Türkiye´de giderek tırmanan adı konulmayan veya adını koymada zorluk çekilen gelişmeler olmaktadır. Türkiye Cumhuriyeti´nin milletvekili çoğunluğu olan üçüncü siyasi partisi bölücü teröristlikle yargılanmaktadır. Söz konusu siyasi parti Ortadoğu´nun anadili Kürtçe olan halkının adına verilen mücadele ile organik bağını söylemleri ile dile getirebilmektedir.

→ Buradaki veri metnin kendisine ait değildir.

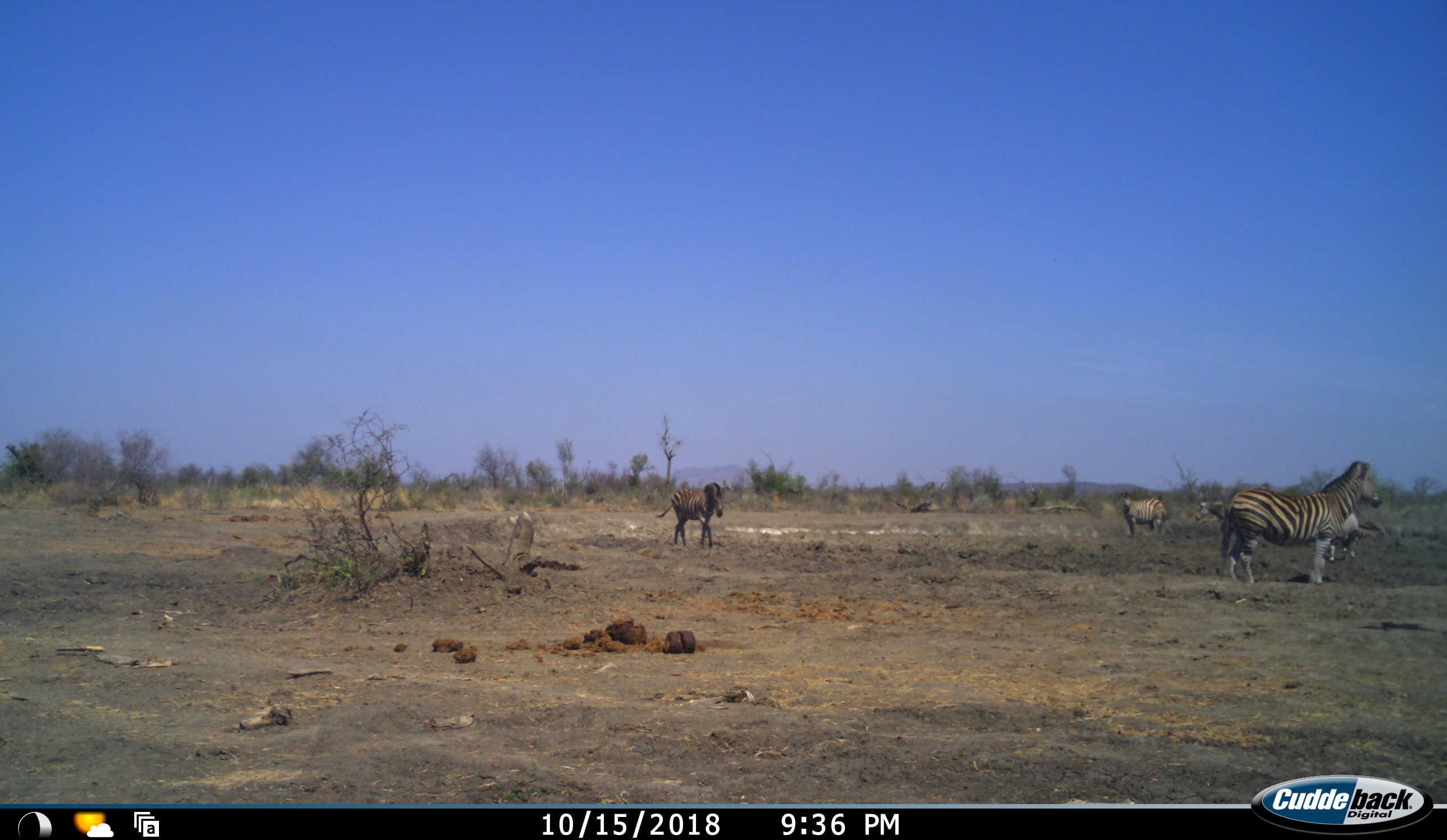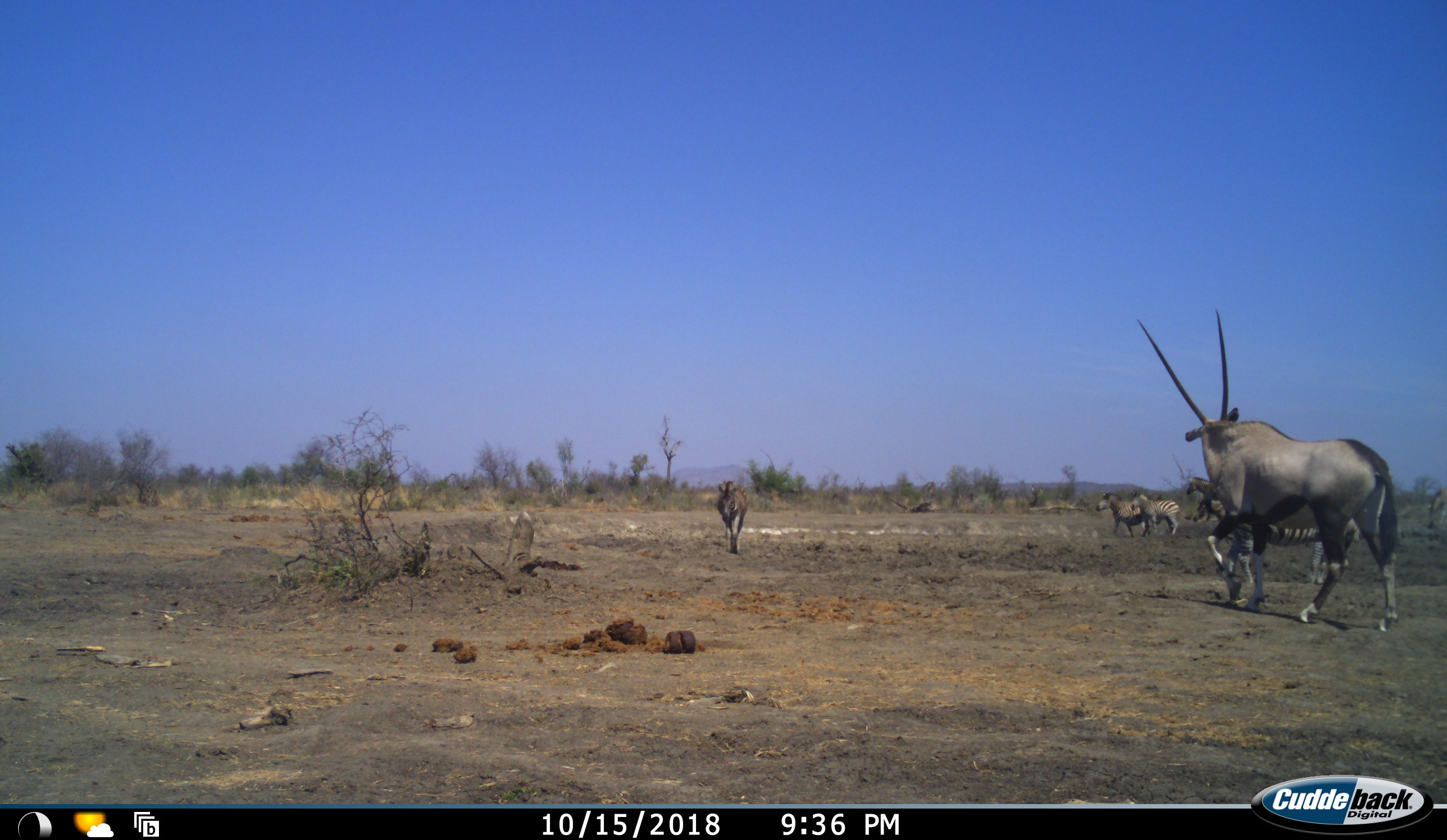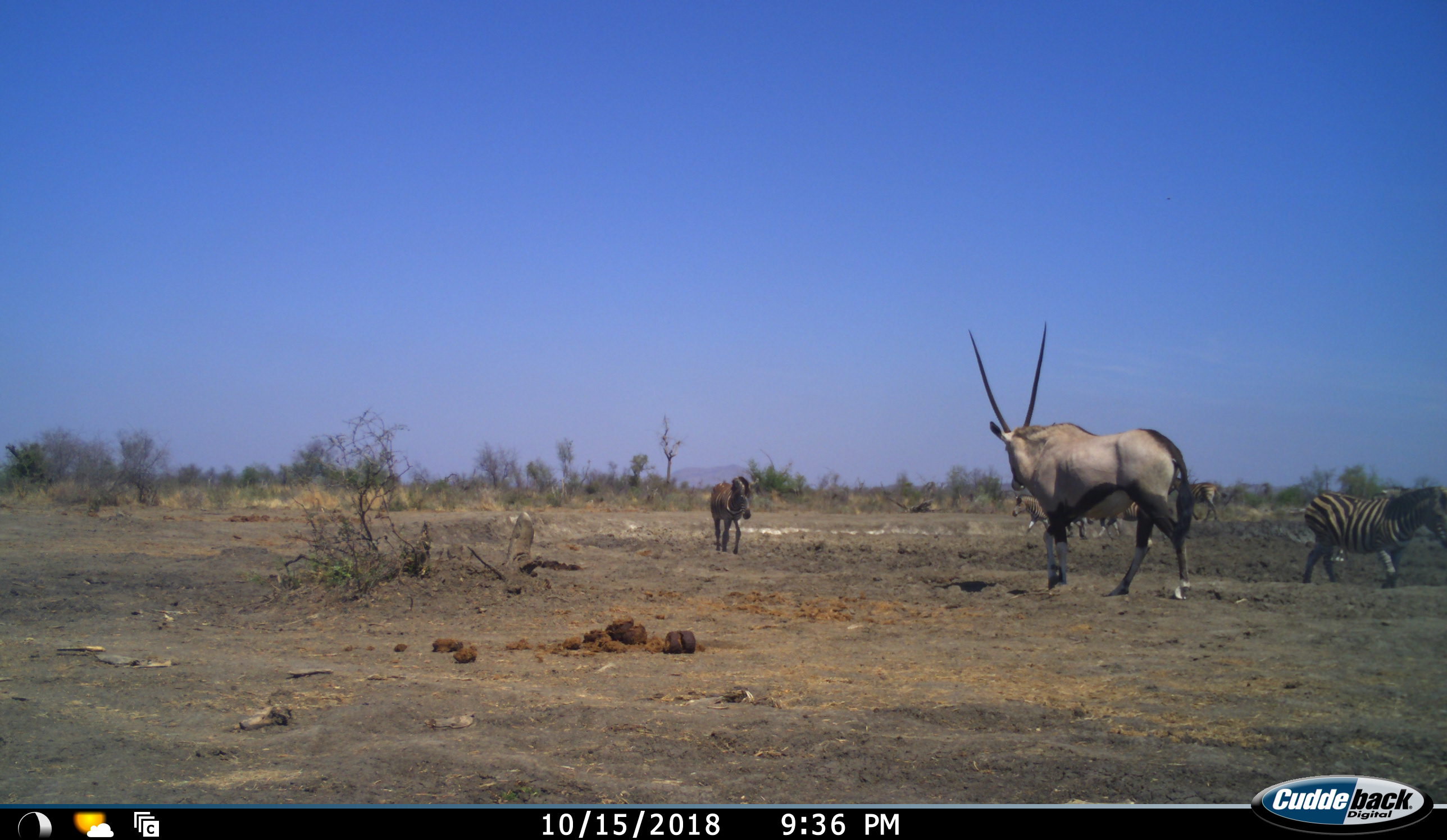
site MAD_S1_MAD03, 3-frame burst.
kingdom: Animalia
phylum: Chordata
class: Mammalia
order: Artiodactyla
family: Bovidae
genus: Oryx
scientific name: Oryx gazella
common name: gemsbok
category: oryx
Oryx (gemsbok) (Oryx gazella), count 1. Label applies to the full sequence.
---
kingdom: Animalia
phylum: Chordata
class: Mammalia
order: Perissodactyla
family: Equidae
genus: Equus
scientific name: Equus quagga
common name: plains zebra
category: zebraplains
Zebraplains (plains zebra) (Equus quagga), count 5. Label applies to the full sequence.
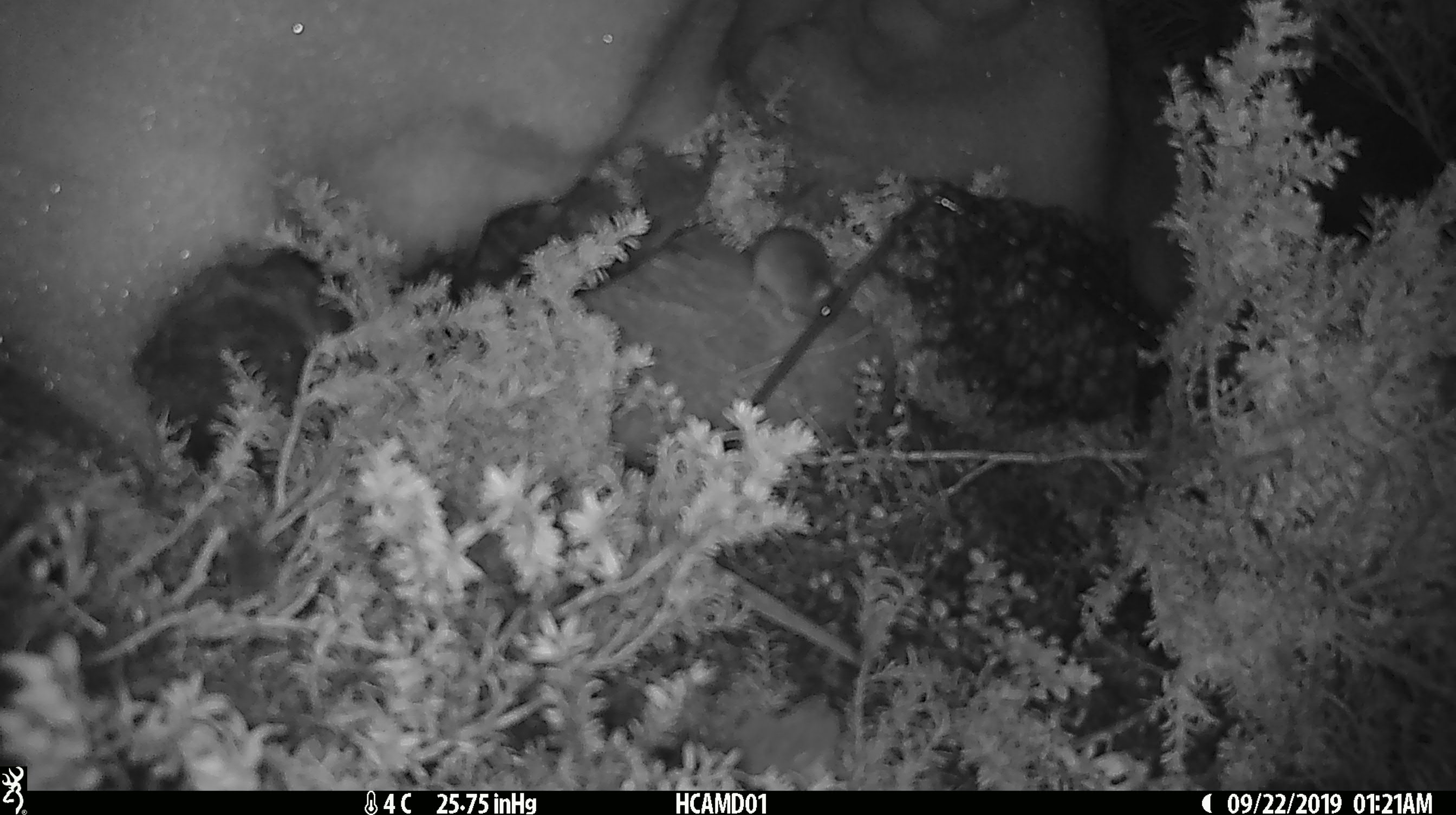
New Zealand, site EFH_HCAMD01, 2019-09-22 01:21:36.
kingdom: Animalia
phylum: Chordata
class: Mammalia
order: Rodentia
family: Muridae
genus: Mus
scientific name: Mus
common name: mouse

Türkiye Cumhuriyeti ile terör yöntemini kullanarak savaş veren bu yapılanmanın arkasında farklı formalarla ABD, RF ve AB´nin bazı ülkeleri alenen vardırlar.
Bu mücadele yargıya yansıyan içeriği ile de açıklık kazanılan kadarı ile de, resmi literatüre terörizm diye geçen silahlı mücadele de vermektedir. Açıklamamızın bu kısmı, yapacağımız açıklama için gerekli olduğu için yapıldı. Amacımız, faaliyetleri dünya görüşü ve mücadele yöntemi ile yargıya yansımış yapılanmayı tanıtmak değil, Etnik milliyetçilik konusunun bu yönü halk kültürü stratejileri ile ilgili çalışmalar yapan bir kimse olarak bizim öncelikle olmayan alanımıza dahi girmemektedir.
Biz bu yazımızda gelişmelerin Anadolu halkının kültürel kimliğine nasıl yansıyacağına dair endişelerimizi dile getireceğiz.
Türkiye´de etnik milliyetçiliğe karşı mücadele doğal olarak Türk sineması ve televizyonuna farklı şekillerde yansımaya da başlanmış giderek, beklenilen noktaya gelinememiş olmasına rağmen mesafe de alınmaya başlanmıştır. Bizim yazımızın konusunu belirleyen husus, psikolojik hareket yöntemleri itibariyle tam da bu noktadadır.
Türkiye yöneltilen etnik terör farklı ülkelerde siyasi çıkarları nedeniyle yöntem farklılıkları gösterebilirken, tehdidin Türkiye´ye yöneltilmiş olması noktasında ortaklık arz edebiliyor bu gerçek hasmı aynı safta toplarken psikolojik savaş Türkiye için hassasiyetini artırıyordu. ABD Yönetimindeki etnik milliyetçilik uzun süre Marksist Leninist görünümde illegal olarak sahne alırken Sovyetler Birliği´nin dagılması ile yönünü değiştirip ABD bölgenin etnik milliyetçiliğine terörü alenen destekleyerek tavrını açıklamıştır.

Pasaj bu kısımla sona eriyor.